Price, who has a master’s degree in acting and studied classical theater, also is enjoying the chance to exercise her brain through working the Shakespearean language.
“It puts me in a completely different mind space,” she said.
Crooked Path’s path
Du Laney and husband Chris Okiishi dreamed up Crooked Path Theatre Company before the pandemic, to fill a niche by offering the classics Du Laney loves, and the large musicals that Okiishi loves to turn into small ones.
“That’s the niche we fill. We’re the small musical, and we’re the surprising classicals,” Du Laney said. “We’re trying to give good actors more opportunities in town, particularly for classical theater.”

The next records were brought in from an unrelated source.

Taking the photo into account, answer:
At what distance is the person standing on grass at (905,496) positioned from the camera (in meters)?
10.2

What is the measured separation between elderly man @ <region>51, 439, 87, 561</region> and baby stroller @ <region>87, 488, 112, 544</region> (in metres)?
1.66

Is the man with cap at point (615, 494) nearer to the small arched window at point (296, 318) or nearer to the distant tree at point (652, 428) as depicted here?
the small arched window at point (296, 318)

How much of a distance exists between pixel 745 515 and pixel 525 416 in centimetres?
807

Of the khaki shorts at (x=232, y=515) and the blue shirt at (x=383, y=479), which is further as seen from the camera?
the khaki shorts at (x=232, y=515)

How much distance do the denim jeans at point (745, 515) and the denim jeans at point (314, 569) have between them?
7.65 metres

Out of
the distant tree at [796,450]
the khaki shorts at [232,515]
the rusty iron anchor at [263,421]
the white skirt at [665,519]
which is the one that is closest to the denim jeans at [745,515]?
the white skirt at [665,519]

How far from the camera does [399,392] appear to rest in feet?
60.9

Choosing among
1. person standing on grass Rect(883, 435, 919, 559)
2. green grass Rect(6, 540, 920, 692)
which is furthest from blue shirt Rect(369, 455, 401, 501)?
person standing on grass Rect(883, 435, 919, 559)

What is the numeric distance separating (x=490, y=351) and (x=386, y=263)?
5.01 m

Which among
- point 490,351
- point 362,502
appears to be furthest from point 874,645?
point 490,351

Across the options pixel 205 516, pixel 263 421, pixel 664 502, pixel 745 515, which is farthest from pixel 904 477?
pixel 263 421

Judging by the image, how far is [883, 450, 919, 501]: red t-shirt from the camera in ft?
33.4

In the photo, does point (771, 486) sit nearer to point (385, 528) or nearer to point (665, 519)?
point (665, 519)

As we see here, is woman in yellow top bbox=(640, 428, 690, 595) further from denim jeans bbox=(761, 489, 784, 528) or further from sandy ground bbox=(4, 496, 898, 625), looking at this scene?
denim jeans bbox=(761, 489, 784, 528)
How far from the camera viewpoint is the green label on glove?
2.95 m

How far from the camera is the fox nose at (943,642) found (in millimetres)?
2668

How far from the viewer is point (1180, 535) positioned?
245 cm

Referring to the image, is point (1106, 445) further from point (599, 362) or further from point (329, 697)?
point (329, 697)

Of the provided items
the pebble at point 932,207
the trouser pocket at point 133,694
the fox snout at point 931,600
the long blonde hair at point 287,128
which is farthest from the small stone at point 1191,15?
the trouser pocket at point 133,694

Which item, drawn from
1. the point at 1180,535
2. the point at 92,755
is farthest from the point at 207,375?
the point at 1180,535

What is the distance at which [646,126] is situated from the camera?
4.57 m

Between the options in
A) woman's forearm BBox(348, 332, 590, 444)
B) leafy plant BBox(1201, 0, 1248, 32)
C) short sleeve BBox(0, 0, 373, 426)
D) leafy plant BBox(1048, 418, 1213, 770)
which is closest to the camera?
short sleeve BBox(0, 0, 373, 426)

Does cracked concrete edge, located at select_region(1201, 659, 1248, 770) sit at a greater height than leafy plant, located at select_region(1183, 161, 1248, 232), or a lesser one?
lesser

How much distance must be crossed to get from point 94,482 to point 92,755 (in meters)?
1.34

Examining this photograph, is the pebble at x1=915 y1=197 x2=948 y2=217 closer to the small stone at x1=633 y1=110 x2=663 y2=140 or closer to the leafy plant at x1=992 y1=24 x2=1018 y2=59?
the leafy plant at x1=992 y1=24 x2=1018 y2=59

They began in 2015 by occasionally rolling out shows in found spaces, like an interior design storefront and Iowa City’s East Side Recycling Center. Since then, they also have taken shows to Mirrorbox Theatre in Cedar Rapids and The James Theater in Iowa City,
“Merry Wives” opens the company’s third full season, wrapping up rehearsals at the ICON Arts Academy in downtown Iowa City. Du Laney is building on a model of taking the whole summer to work on a show at a more leisurely pace, allowing for vacations.
“I think Shakespeare is best when it’s slow cooked, because the language is difficult,” Du Laney said. “You want to be able to spend some time with it and let the words happen to you, let the language happen to you. … If I can help it, I will never do it any other way again.”
Link is reveling in the experience.
“There’s just this joyous element,” she said. “And being in the space with a company that works so well together and has a lot of fun together, and to be welcomed into that space, is just a delight. It’s like summer camp, and that’s a lot of fun.”